No matter your situation, your budget should be comprehensive and identify exactly where your money is going, while making it simpler to identify areas for financial improvement.

3. Create a safety net

An urgent step to take is establishing a solid financial safety net as quickly as possible. Having a cushion is a major factor in becoming financially independent. Create an emergency fund alongside your typical savings account and funnel money into that fund whenever you can. You should save enough to cover at least three to six months’ worth of living expenses, so you don’t have to depend on any outside help in the event of unforeseen circumstances.

4. Save automatically

Using automated features can help you save money. 

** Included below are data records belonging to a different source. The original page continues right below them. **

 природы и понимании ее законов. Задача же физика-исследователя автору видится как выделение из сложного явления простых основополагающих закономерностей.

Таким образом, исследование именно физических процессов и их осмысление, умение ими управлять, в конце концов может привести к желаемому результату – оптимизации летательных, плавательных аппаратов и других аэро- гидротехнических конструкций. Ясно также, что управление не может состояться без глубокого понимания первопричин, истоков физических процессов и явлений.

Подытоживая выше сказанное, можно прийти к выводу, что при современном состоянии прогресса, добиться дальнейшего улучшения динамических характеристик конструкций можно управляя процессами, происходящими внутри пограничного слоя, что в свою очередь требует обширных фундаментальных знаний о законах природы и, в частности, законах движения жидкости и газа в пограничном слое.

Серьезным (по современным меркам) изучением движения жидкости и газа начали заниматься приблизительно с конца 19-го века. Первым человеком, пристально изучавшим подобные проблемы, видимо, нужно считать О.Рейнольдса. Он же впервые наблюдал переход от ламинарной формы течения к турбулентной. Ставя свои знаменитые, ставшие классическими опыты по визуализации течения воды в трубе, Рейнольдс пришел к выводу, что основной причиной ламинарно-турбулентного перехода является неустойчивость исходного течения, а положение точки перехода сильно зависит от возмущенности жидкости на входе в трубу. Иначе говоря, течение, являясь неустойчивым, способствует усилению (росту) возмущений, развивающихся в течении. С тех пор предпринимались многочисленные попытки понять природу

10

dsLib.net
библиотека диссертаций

For instance, direct deposit can direct money to several different accounts at once, enabling you to grow your savings while sending money into your checking account, too. You should consider using an income percentage, rather than a hard number, when setting up direct deposit distribution. This allows contributions to increase automatically with pay increases.

Another approach to consider is automated transfers. Some financial institutions also offer the ability to schedule recurring transfers from checking to savings accounts to make sure you are always contributing to your nest egg.

5. Establish or build your credit

Good credit can make achieving certain long-term goals easier. A solid credit score can help you:

  • Get a leg up as a renter in competitive markets
  • Secure lower interest rates on financing, such as car loans or mortgages
  • Be approved for higher credit limits and loan amounts (including business loans, as business lenders use both business credit scores and personal credit scores to vet borrowers)

These perks can positively affect reaching independence-related goals, such as moving into a more appealing apartment, growing a cushion for retirement or securing a loan to start your own business.

There are several ways to build credit, but the easiest first steps include using a secured or beginner-friendly credit card or being added as an authorized user on a responsible cardholder’s account. As you establish your credit, you will have more options to keep building it.

6. Diversify your income

Another way to ensure long-term financial stability is to have several income streams. Consider ways you can make extra cash, in addition to whatever your primary job provides. Extra streams of income can take many forms, from freelancing or establishing a “side hustle” (such as graphic design or writing) to walking dogs. Passive income streams from investments also can be a good way to supplement your primary source of income.

7. Get professional financial advice

Professional guidance can help you map your plan for how to be financially independent. A financial advisor can be a good resource to help you understand your money and gain important financial education concerning saving, retirement planning and more.

Other financial independence tips to consider

There’s no one formula for how to be financially independent. Instead, the path to financial freedom can vary. So, as you pursue stability and success, keep a few additional things in mind:

  • Figure out health insurance: Some jobs offer health insurance, but if you don’t have access to an employer-sponsored program, you will have to factor in another way to get coverage.
  • Pay debt wisely: Refinancing debt, like student loans, may make repaying debt easier.
  • Think cheap: Consistent cost-cutting (buying used items, borrowing things that aren’t needed permanently, etc.) can free money to be used elsewhere.
  • Seek financial education: Thorough financial education (like reading Black Personal Finance) can help you make more informed financial decisions.